▶ [WHAT THE TASK ASKS]:
In the records below, find the line holding "zestawy planetarne" and the line holding "sprzęgło blokujące". Set down both, with every line between them, exactly.
##### DATA PROVIDED #####
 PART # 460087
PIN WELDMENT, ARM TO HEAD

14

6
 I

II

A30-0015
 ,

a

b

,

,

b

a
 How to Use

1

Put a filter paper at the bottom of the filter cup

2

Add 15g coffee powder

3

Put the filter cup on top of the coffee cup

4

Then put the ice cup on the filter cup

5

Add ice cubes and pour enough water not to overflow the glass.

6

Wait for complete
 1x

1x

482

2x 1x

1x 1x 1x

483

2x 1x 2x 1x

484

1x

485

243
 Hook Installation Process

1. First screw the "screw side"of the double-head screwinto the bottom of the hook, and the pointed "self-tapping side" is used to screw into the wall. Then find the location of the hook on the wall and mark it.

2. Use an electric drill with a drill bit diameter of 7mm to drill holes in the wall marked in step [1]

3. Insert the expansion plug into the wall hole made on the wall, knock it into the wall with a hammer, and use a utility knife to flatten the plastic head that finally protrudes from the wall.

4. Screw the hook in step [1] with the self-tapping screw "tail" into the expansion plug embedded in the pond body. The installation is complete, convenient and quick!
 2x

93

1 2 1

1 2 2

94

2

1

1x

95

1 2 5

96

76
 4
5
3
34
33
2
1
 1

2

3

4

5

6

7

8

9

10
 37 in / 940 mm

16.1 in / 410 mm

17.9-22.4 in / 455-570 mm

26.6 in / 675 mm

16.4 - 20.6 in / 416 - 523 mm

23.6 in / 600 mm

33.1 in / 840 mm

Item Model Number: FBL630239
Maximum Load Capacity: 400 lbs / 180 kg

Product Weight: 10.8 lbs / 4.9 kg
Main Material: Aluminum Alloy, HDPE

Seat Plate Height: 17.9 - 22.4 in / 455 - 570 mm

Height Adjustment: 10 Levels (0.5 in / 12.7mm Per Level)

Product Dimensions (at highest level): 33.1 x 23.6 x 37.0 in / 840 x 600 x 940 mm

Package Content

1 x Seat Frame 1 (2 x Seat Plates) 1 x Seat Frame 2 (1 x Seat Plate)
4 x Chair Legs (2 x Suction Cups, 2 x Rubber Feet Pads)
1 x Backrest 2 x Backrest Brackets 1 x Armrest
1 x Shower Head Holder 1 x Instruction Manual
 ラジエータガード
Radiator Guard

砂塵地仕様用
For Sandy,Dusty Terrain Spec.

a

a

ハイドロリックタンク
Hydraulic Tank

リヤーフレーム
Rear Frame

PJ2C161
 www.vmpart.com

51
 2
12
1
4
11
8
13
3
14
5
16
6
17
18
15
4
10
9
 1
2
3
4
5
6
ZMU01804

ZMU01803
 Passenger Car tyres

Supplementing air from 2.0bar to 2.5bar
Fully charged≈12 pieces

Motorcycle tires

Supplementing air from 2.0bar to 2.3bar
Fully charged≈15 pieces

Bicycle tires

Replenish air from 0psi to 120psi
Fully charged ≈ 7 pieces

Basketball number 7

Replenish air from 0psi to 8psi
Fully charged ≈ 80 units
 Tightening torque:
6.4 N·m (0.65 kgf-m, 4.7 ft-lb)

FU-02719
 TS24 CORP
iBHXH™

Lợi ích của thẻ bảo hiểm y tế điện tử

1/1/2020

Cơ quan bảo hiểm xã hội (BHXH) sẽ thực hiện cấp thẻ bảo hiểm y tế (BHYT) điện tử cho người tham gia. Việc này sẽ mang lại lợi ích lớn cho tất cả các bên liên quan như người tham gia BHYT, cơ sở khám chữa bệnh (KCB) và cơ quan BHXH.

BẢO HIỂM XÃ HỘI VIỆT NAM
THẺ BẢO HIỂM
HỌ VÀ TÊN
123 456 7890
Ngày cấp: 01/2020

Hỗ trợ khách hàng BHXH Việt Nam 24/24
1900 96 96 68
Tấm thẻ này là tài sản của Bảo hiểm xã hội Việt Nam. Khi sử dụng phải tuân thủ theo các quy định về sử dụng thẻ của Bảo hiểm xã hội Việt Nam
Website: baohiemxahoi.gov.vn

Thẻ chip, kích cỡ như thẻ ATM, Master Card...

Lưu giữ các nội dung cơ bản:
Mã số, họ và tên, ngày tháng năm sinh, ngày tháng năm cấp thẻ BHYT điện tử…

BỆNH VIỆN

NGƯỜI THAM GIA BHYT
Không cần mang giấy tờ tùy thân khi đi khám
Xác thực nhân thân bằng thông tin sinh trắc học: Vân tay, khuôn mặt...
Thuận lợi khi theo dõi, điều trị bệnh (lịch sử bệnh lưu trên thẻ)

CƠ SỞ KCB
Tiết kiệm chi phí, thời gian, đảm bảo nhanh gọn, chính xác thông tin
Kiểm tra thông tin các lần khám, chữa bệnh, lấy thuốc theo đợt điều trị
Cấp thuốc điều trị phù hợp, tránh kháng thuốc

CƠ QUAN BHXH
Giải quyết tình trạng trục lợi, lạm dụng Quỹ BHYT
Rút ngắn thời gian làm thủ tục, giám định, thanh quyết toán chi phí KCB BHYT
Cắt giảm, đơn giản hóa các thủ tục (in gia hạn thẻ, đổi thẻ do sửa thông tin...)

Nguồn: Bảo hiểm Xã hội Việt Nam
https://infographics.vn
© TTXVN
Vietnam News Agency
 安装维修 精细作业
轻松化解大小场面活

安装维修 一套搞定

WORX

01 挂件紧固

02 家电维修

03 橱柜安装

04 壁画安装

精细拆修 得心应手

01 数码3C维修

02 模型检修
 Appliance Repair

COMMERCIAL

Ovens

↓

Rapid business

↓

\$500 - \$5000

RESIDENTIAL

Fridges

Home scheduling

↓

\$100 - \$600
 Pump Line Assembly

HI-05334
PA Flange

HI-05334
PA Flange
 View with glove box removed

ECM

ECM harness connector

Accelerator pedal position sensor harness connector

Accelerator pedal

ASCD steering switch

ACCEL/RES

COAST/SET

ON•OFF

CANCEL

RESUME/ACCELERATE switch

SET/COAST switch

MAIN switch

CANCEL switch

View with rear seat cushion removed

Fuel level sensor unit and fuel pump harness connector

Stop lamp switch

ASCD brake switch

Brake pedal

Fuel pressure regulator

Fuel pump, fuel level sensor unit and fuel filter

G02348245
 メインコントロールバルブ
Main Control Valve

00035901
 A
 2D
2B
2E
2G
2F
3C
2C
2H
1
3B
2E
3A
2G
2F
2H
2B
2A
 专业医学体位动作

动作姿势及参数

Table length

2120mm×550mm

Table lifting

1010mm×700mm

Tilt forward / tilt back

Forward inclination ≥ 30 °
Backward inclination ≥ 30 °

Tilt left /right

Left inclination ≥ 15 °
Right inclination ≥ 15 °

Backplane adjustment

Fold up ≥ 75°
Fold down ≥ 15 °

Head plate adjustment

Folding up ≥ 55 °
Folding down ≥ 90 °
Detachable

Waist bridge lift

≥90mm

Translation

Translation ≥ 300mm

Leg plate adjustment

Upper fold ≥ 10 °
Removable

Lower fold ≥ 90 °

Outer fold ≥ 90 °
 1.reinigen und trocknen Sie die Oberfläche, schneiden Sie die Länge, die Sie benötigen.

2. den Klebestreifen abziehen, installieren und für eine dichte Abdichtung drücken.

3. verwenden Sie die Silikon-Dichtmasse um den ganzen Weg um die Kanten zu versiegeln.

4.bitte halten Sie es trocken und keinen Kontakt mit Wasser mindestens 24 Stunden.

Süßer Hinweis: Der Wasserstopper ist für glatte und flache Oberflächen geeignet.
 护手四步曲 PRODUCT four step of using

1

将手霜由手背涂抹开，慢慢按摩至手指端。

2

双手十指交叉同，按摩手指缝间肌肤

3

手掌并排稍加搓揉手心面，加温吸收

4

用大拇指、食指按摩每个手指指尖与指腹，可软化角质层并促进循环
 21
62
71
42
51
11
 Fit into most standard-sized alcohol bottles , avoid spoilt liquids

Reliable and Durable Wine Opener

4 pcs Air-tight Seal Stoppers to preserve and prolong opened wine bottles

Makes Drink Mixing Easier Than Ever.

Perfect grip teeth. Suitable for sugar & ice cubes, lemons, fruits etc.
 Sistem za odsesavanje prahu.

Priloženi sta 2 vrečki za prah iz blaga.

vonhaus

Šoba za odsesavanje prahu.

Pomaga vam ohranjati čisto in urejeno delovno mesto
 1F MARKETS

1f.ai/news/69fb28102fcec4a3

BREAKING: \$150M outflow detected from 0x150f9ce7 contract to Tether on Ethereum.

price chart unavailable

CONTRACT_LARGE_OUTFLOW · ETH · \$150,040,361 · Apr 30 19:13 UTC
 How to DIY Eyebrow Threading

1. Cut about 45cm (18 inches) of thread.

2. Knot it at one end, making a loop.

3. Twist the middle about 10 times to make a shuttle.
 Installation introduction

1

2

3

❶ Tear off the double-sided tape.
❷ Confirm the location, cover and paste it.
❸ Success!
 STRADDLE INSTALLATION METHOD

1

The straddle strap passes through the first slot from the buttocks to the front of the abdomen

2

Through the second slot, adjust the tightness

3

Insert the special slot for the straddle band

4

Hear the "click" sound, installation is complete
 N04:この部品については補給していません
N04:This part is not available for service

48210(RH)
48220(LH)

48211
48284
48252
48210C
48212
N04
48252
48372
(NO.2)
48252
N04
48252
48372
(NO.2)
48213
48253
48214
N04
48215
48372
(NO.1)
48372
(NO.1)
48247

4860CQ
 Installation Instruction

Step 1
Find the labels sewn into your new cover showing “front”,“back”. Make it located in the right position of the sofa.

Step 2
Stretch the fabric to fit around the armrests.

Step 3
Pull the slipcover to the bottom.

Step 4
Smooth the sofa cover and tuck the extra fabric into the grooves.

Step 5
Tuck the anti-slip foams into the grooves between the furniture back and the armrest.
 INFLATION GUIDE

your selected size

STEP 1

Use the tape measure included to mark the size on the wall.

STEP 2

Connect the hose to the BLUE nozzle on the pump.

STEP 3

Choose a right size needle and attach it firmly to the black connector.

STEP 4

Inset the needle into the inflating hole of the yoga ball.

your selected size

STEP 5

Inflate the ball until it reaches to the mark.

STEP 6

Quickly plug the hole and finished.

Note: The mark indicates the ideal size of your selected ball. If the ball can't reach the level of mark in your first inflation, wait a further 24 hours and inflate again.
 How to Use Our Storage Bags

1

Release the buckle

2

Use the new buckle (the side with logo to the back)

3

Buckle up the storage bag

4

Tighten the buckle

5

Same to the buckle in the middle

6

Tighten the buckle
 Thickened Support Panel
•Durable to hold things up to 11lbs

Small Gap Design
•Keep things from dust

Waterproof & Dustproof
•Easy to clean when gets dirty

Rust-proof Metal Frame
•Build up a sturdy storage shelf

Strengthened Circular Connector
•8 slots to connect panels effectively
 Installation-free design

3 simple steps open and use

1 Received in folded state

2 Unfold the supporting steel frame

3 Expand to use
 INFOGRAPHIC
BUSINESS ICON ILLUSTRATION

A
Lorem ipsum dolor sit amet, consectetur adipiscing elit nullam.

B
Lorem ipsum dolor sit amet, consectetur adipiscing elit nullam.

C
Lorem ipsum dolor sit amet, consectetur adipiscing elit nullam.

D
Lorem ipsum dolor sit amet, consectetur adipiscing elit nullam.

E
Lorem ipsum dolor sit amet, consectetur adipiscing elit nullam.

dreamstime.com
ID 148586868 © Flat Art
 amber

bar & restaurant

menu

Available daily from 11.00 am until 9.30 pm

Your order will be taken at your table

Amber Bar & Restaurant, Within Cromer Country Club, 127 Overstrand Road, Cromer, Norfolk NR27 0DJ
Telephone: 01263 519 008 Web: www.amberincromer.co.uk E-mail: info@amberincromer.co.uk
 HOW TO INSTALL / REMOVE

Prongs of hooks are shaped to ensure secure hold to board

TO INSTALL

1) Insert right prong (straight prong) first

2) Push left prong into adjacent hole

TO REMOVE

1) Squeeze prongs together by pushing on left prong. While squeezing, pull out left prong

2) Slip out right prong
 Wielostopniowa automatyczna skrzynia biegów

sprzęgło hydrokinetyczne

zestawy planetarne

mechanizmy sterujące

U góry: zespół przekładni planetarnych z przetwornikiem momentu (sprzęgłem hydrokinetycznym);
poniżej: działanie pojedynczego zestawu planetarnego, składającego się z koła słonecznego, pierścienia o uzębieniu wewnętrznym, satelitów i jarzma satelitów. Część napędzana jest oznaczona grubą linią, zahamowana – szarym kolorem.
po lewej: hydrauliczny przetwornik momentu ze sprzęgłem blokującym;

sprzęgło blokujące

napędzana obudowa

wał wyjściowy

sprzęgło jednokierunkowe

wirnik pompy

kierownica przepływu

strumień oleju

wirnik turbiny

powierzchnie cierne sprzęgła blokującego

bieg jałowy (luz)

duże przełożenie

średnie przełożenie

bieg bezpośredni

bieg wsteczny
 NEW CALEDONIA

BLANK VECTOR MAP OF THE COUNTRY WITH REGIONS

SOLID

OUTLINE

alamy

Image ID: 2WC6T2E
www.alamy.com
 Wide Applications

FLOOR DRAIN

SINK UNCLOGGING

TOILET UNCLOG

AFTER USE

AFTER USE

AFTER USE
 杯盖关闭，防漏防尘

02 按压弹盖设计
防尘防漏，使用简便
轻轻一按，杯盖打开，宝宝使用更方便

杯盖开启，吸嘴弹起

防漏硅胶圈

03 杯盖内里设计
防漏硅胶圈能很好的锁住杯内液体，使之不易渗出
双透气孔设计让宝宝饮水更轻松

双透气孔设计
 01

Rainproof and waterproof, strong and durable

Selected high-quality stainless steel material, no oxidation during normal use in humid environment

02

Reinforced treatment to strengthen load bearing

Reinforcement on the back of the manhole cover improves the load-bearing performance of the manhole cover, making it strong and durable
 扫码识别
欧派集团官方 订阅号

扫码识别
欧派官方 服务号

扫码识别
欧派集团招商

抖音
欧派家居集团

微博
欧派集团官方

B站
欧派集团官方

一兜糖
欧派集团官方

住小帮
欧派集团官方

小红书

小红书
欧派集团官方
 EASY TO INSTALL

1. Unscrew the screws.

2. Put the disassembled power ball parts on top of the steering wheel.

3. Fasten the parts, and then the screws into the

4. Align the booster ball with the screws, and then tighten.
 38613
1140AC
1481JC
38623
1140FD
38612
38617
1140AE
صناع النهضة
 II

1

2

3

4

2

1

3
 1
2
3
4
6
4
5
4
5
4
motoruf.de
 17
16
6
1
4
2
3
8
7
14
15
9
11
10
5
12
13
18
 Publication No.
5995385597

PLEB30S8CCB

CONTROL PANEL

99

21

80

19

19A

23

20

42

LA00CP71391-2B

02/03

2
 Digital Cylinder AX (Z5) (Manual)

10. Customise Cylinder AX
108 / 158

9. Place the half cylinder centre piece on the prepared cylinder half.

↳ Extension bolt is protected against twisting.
#####
▶ [SOLUTION FOR THIS EXERCISE]:
zestawy planetarne

mechanizmy sterujące

U góry: zespół przekładni planetarnych z przetwornikiem momentu (sprzęgłem hydrokinetycznym);
poniżej: działanie pojedynczego zestawu planetarnego, składającego się z koła słonecznego, pierścienia o uzębieniu wewnętrznym, satelitów i jarzma satelitów. Część napędzana jest oznaczona grubą linią, zahamowana – szarym kolorem.
po lewej: hydrauliczny przetwornik momentu ze sprzęgłem blokującym;

sprzęgło blokujące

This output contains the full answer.